| Given task |
Reproduce the records below with every occurrence of "wooden post" replaced by "fence post", leaving everything else unchanged.

| Dataset excerpts |

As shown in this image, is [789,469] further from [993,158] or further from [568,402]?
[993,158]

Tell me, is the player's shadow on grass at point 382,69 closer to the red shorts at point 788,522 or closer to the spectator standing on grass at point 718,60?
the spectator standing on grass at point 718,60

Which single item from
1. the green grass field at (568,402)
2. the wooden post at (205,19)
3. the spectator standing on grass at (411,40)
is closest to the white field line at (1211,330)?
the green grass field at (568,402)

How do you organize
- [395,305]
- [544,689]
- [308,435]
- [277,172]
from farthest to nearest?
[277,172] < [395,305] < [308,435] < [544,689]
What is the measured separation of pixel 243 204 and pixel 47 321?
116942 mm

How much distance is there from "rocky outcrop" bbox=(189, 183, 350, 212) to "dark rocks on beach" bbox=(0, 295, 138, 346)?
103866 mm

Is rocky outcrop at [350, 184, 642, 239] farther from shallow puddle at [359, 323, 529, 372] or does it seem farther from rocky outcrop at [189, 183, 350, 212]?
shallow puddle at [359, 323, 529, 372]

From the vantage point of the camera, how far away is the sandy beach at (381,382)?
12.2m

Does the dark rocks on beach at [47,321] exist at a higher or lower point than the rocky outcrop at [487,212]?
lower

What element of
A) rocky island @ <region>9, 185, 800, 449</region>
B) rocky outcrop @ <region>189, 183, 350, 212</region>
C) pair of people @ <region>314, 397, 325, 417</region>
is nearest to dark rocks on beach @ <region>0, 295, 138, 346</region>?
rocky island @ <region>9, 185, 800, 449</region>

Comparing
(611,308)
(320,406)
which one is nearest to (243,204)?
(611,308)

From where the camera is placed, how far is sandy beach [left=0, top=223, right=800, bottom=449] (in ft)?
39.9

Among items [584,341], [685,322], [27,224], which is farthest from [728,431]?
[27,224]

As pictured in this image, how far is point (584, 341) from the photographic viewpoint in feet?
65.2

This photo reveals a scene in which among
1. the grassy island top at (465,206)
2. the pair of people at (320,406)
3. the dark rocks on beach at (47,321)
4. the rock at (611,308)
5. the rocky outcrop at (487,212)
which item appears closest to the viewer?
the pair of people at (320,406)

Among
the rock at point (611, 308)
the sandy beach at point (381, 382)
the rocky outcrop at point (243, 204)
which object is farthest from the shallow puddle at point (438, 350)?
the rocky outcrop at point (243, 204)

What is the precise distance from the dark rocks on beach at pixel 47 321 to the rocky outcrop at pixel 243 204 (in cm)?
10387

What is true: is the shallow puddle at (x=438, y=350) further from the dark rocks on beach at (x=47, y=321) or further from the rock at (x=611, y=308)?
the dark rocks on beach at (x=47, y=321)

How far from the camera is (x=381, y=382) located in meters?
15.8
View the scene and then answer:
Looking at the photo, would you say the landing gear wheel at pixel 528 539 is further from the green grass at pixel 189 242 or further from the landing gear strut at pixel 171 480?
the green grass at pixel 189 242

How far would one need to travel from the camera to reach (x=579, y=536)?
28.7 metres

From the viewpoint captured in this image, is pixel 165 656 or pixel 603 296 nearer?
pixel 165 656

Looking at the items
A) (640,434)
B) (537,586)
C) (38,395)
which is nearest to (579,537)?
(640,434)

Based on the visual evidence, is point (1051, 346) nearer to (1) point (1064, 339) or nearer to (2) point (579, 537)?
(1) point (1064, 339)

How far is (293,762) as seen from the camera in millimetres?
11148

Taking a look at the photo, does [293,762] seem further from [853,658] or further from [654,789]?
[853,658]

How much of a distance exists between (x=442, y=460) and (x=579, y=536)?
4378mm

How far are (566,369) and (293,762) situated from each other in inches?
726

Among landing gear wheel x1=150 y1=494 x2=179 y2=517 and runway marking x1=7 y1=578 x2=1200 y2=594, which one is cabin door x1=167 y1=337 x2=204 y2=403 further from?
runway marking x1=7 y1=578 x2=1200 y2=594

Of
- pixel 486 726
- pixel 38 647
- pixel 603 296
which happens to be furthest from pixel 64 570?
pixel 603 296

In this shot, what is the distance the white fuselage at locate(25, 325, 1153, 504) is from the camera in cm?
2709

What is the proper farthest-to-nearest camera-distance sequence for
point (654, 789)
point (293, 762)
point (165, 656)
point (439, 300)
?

| Problem solution |
As shown in this image, is [789,469] further from [993,158] or further from [568,402]?
[993,158]

Tell me, is the player's shadow on grass at point 382,69 closer to the red shorts at point 788,522 or closer to the spectator standing on grass at point 718,60?
the spectator standing on grass at point 718,60

Which single item from
1. the green grass field at (568,402)
2. the fence post at (205,19)
3. the spectator standing on grass at (411,40)
is closest to the white field line at (1211,330)?
the green grass field at (568,402)

How do you organize
- [395,305]
- [544,689]
- [308,435]
- [277,172]
from farthest to nearest?
[277,172] < [395,305] < [308,435] < [544,689]
What is the measured separation of pixel 243 204 and pixel 47 321?
116942 mm

How much distance is there from "rocky outcrop" bbox=(189, 183, 350, 212) to "dark rocks on beach" bbox=(0, 295, 138, 346)?
103866 mm

Is rocky outcrop at [350, 184, 642, 239] farther from shallow puddle at [359, 323, 529, 372] or does it seem farther from rocky outcrop at [189, 183, 350, 212]?
shallow puddle at [359, 323, 529, 372]

From the vantage point of the camera, how far away is the sandy beach at (381,382)?
12.2m

Does the dark rocks on beach at [47,321] exist at a higher or lower point than the rocky outcrop at [487,212]?
lower

What element of
A) rocky island @ <region>9, 185, 800, 449</region>
B) rocky outcrop @ <region>189, 183, 350, 212</region>
C) pair of people @ <region>314, 397, 325, 417</region>
is nearest to dark rocks on beach @ <region>0, 295, 138, 346</region>?
rocky island @ <region>9, 185, 800, 449</region>

Comparing
(611,308)
(320,406)
which one is nearest to (243,204)?
(611,308)

From where the camera is placed, how far is sandy beach [left=0, top=223, right=800, bottom=449] (in ft)?
39.9

Among items [584,341], [685,322], [27,224], which is farthest from [728,431]?
[27,224]

As pictured in this image, how far is point (584, 341) from the photographic viewpoint in feet?
65.2

This photo reveals a scene in which among
1. the grassy island top at (465,206)
2. the pair of people at (320,406)
3. the dark rocks on beach at (47,321)
4. the rock at (611,308)
5. the rocky outcrop at (487,212)
which item appears closest to the viewer?
the pair of people at (320,406)

Among
the rock at point (611, 308)
the sandy beach at point (381, 382)
the rocky outcrop at point (243, 204)
which object is farthest from the shallow puddle at point (438, 350)?
the rocky outcrop at point (243, 204)

What is the precise distance from the dark rocks on beach at pixel 47 321 to the rocky outcrop at pixel 243 204 (in cm)?
10387

What is true: is the shallow puddle at (x=438, y=350) further from the dark rocks on beach at (x=47, y=321) or further from the rock at (x=611, y=308)?
the dark rocks on beach at (x=47, y=321)

How far from the camera is (x=381, y=382) located in meters?
15.8
View the scene and then answer:
Looking at the photo, would you say the landing gear wheel at pixel 528 539 is further from the green grass at pixel 189 242 or further from the landing gear strut at pixel 171 480?
the green grass at pixel 189 242

How far would one need to travel from the camera to reach (x=579, y=536)?
28.7 metres

From the viewpoint captured in this image, is pixel 165 656 or pixel 603 296 nearer?
pixel 165 656

Looking at the items
A) (640,434)
B) (537,586)
C) (38,395)
which is nearest to (579,537)?
(640,434)

Based on the visual evidence, is point (1051, 346) nearer to (1) point (1064, 339) or nearer to (2) point (579, 537)?
(1) point (1064, 339)

How far is (293,762) as seen from the camera in millimetres?
11148

Taking a look at the photo, does [293,762] seem further from [853,658] or further from [654,789]?
[853,658]

How much of a distance exists between (x=442, y=460) and (x=579, y=536)?
4378mm

How far are (566,369) and (293,762) situated from each other in inches?
726

Among landing gear wheel x1=150 y1=494 x2=179 y2=517 and runway marking x1=7 y1=578 x2=1200 y2=594, which one is cabin door x1=167 y1=337 x2=204 y2=403 further from?
runway marking x1=7 y1=578 x2=1200 y2=594

Of
- pixel 486 726
- pixel 38 647
- pixel 603 296
which happens to be furthest from pixel 64 570?
pixel 603 296

In this shot, what is the distance the white fuselage at locate(25, 325, 1153, 504) is from the camera in cm?
2709

What is the proper farthest-to-nearest camera-distance sequence for
point (654, 789)
point (293, 762)
point (165, 656)
point (439, 300)
?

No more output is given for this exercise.